Katy Pilcher, PhD, is a Lecturer in Sociology at Aston University. Her research interests centre around gender, sexualities, sex work, ageing, embodiment, work and employment relations, and visual research methods. Katy has completed research projects relating to erotic dance, sex work, and ageing and everyday life. She has published articles in Sexualities, Sociological Research Online, Leisure Studies, and Journal of International Womens Studies. Katy is an executive committee member of the Feminist and Womens Studies Association UK and Ireland.

Nicola Smith, PhD, is a Senior Lecturer in Political Science at the University of Birmingham.
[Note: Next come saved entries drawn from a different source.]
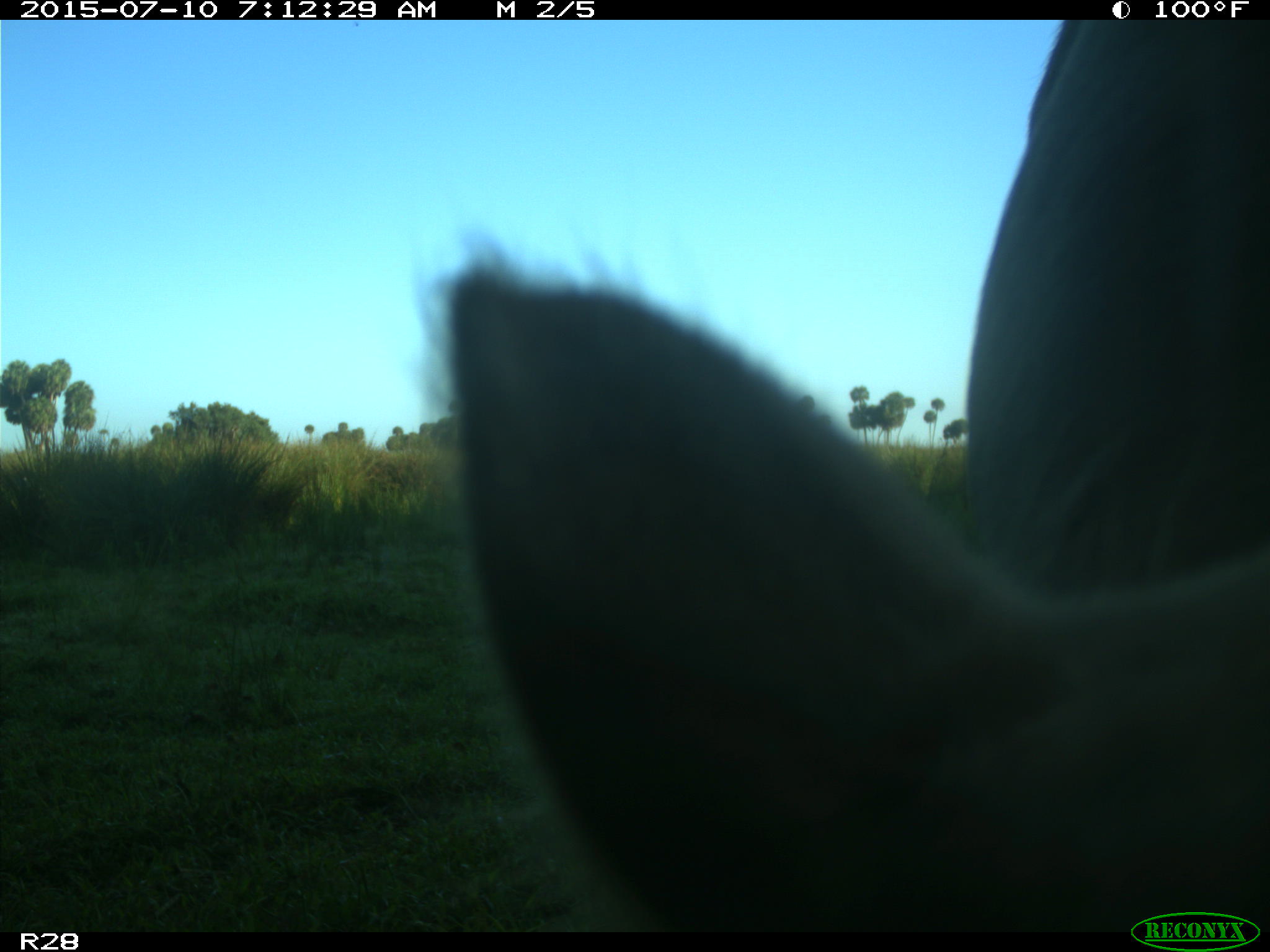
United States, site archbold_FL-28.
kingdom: Animalia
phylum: Chordata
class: Mammalia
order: Artiodactyla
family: Bovidae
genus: Bos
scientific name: Bos taurus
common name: domestic cow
Bos taurus (domestic cow).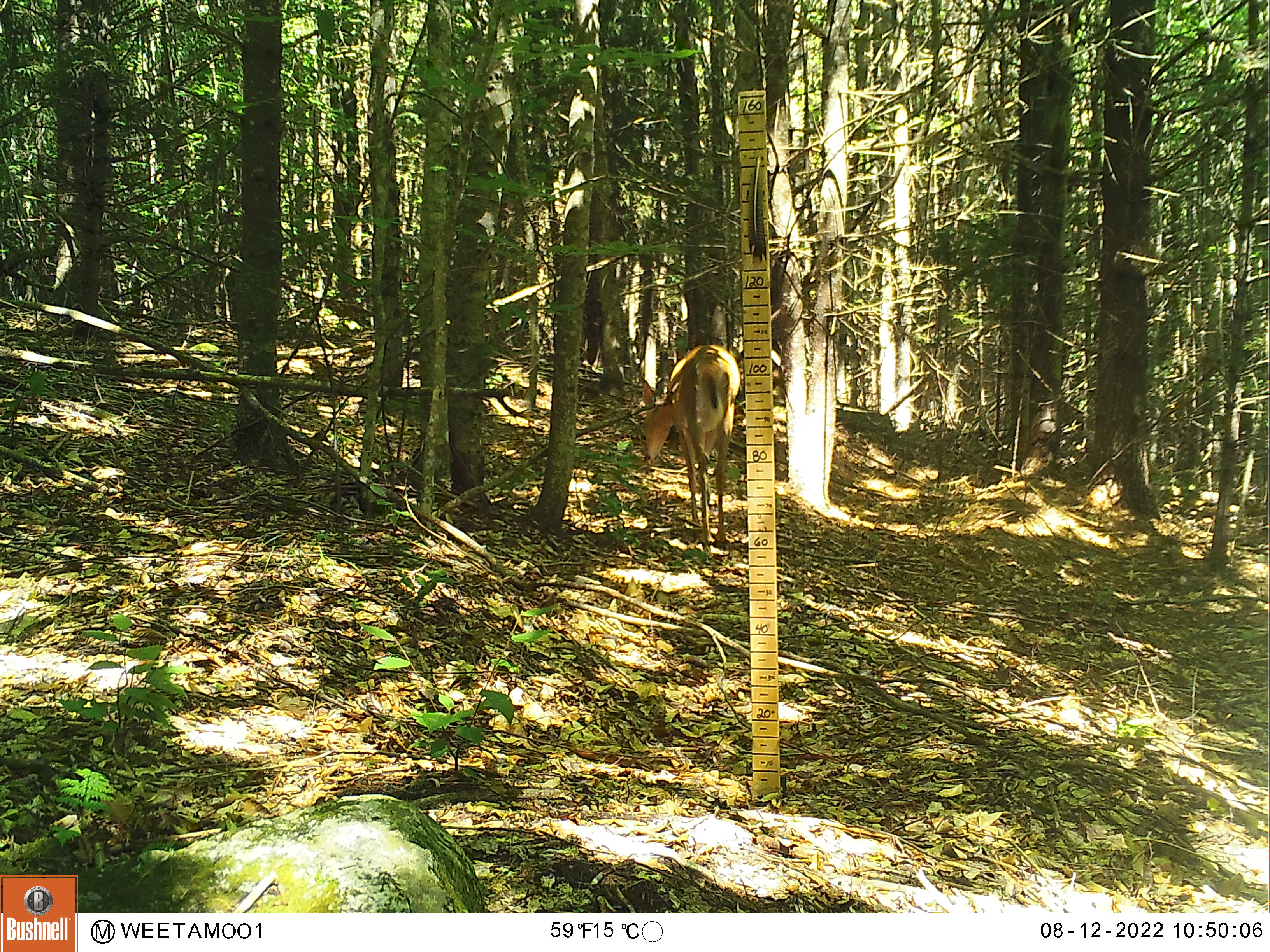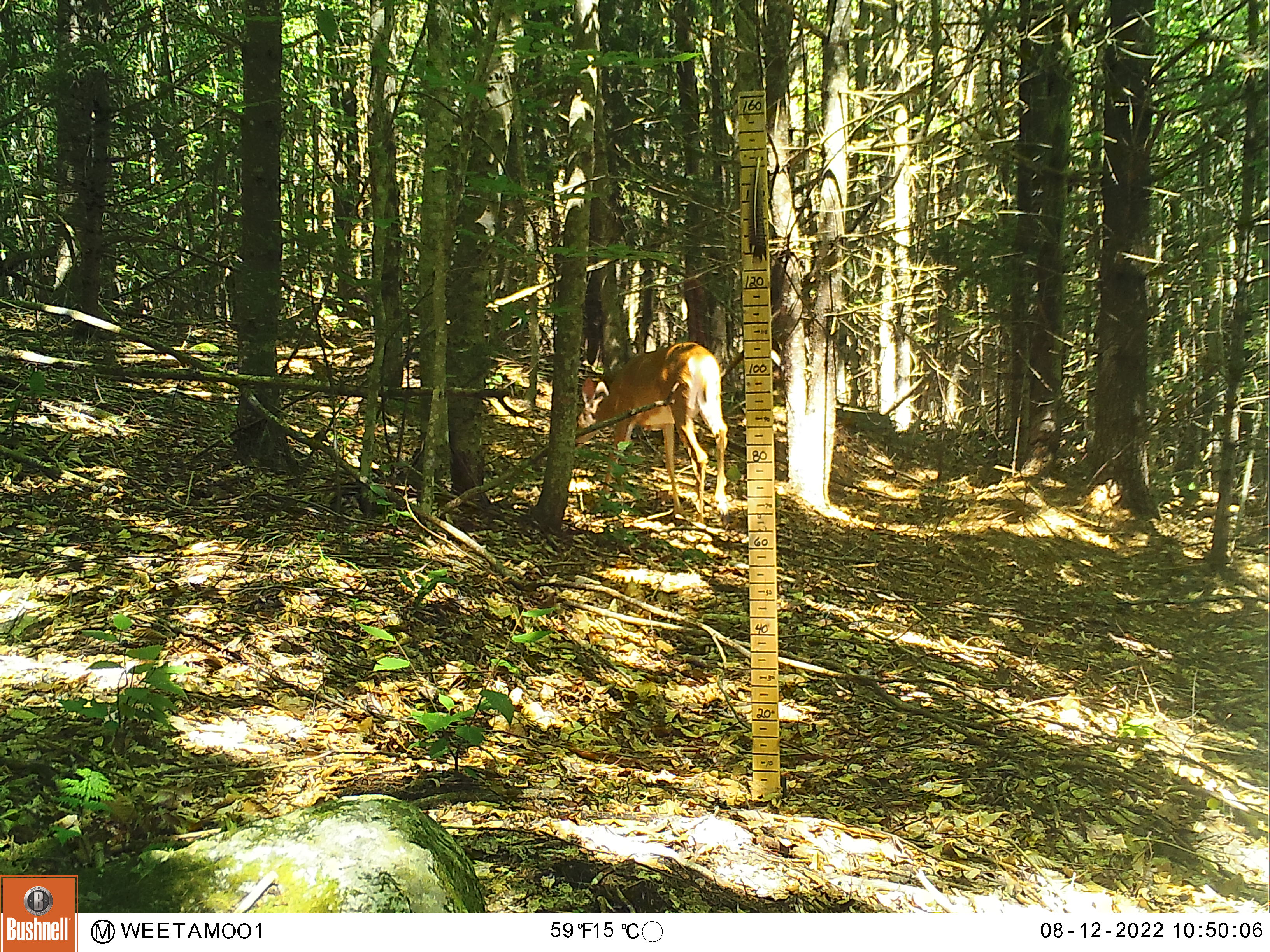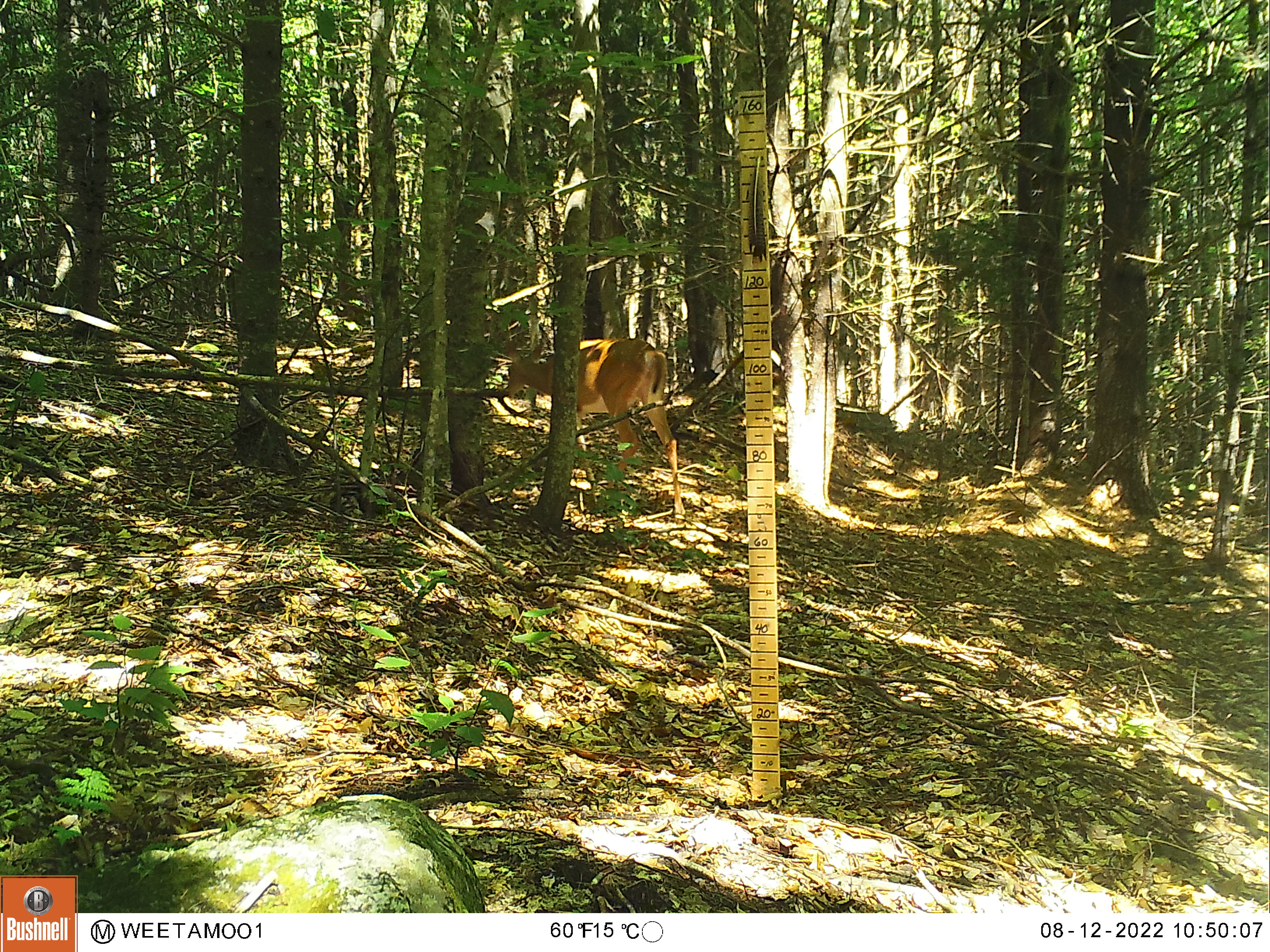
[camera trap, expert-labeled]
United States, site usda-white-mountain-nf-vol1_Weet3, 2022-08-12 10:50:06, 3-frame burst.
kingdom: Animalia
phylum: Chordata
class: Mammalia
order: Artiodactyla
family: Cervidae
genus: Odocoileus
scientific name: Odocoileus virginianus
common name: white-tailed deer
White-tailed deer (Odocoileus virginianus).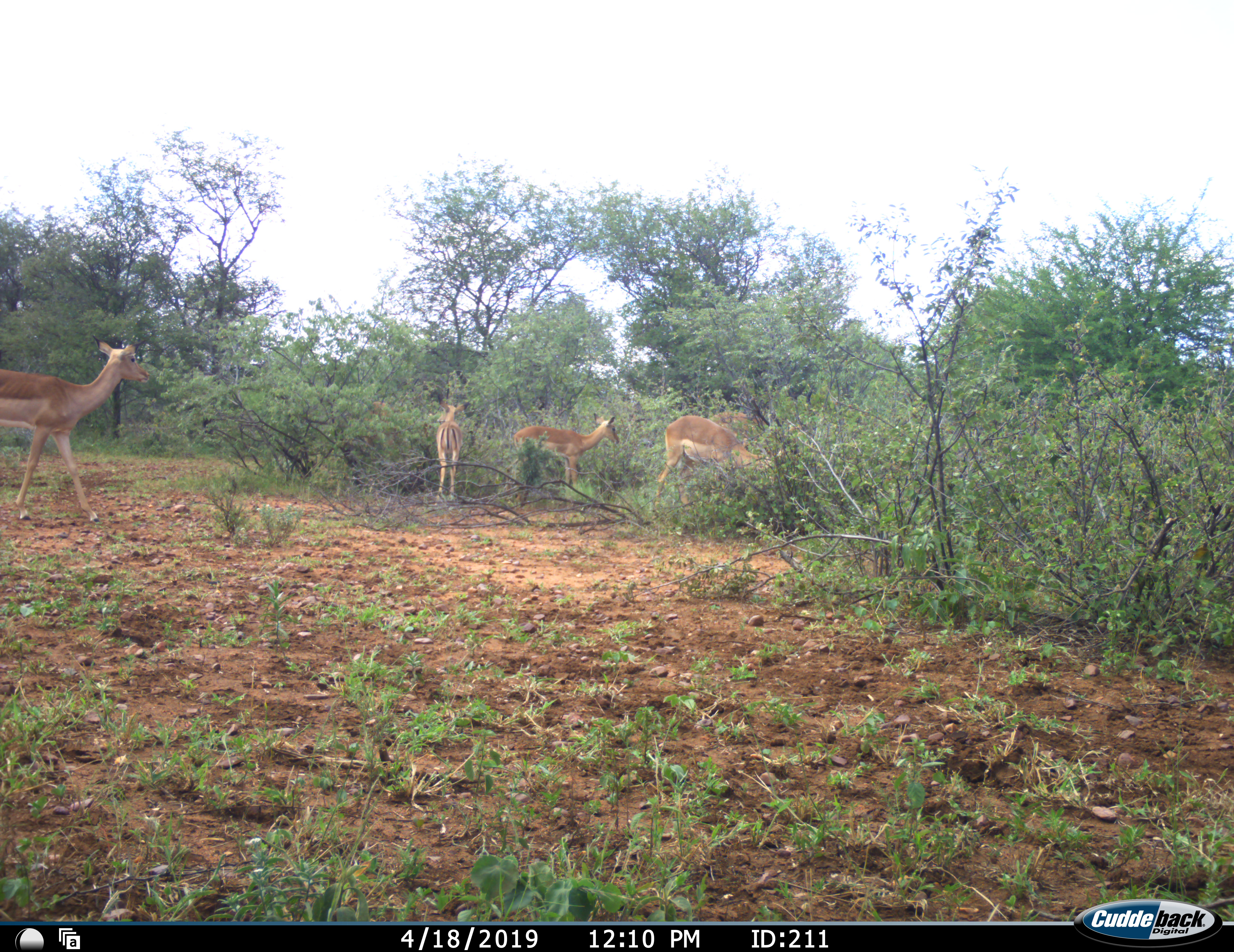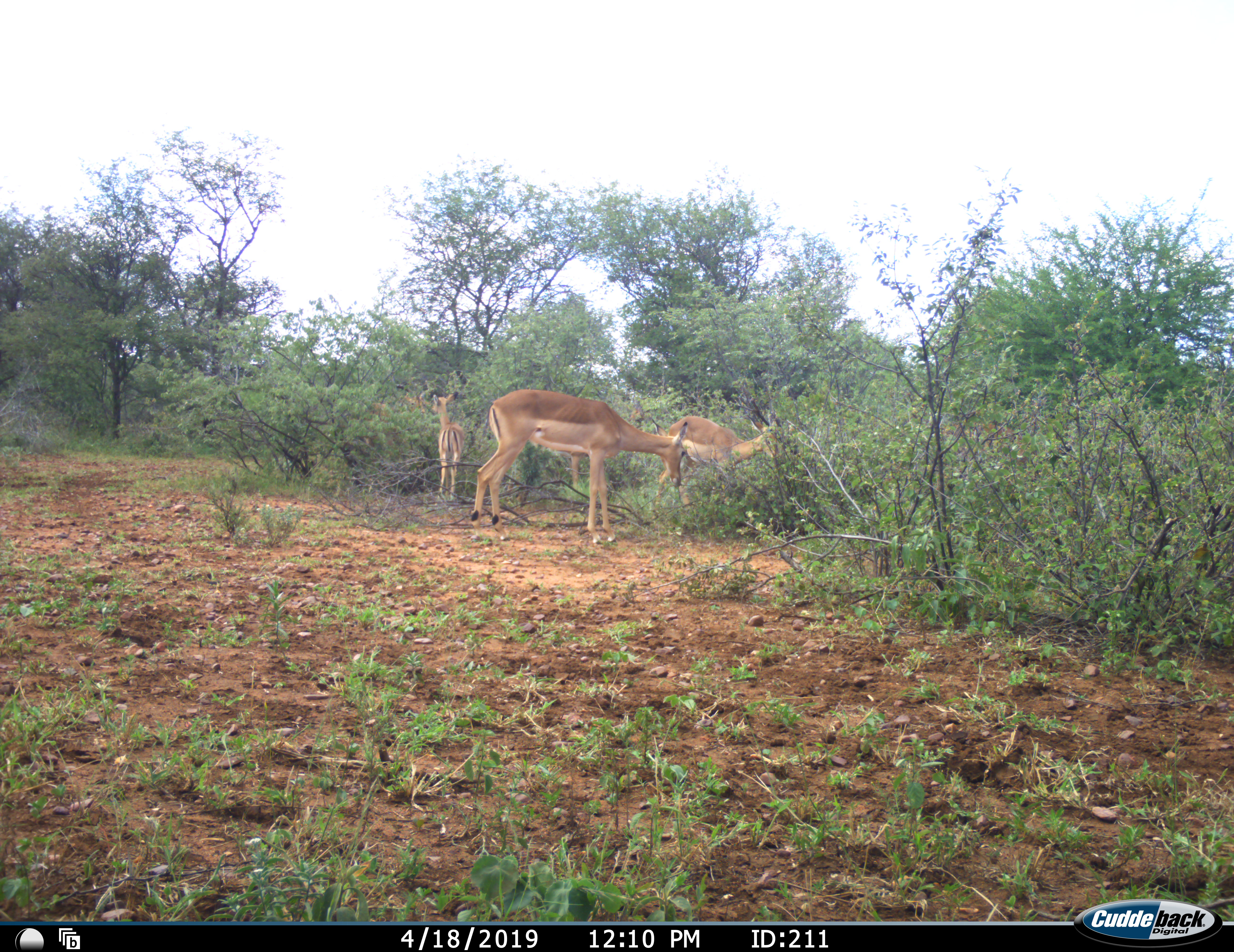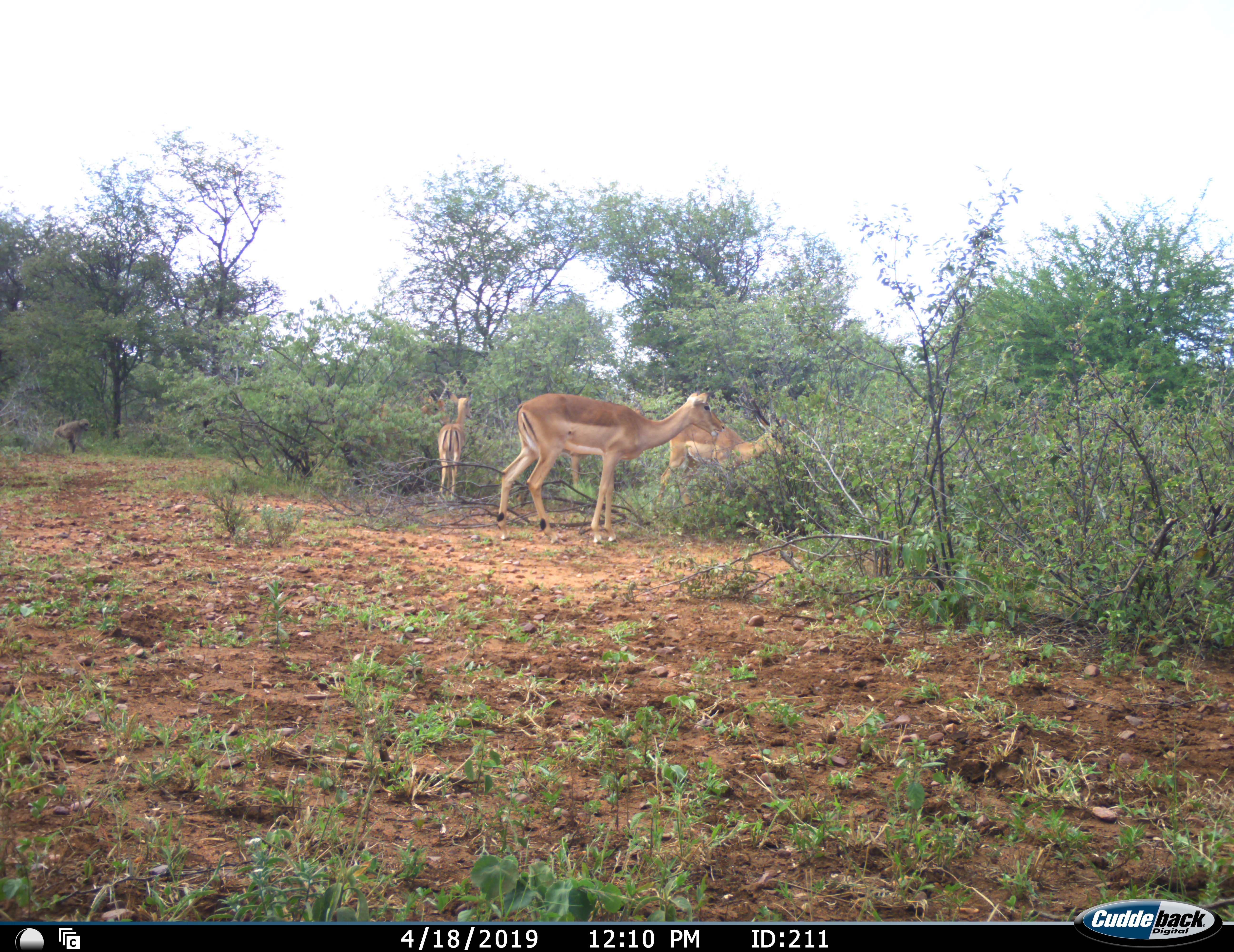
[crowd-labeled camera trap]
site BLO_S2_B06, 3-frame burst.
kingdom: Animalia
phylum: Chordata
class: Mammalia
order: Primates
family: Cercopithecidae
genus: Papio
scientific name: Papio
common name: baboon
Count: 1.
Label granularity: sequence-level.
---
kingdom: Animalia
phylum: Chordata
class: Mammalia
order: Artiodactyla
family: Bovidae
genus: Aepyceros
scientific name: Aepyceros melampus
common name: impala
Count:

Her research is broadly concerned with issues surrounding neo-liberal globalisation and social justice, particularly with respect to the (re)production of uneven gendered and sexualised power relations. Key publications include Global Social Justice (2010, Routledge, co-edited), Body/State (Ashgate, 2013, co-edited) and articles on commercial sex and queer theory in Sexualities, Review of International Political Economy and British Journal of Politics and International Relations.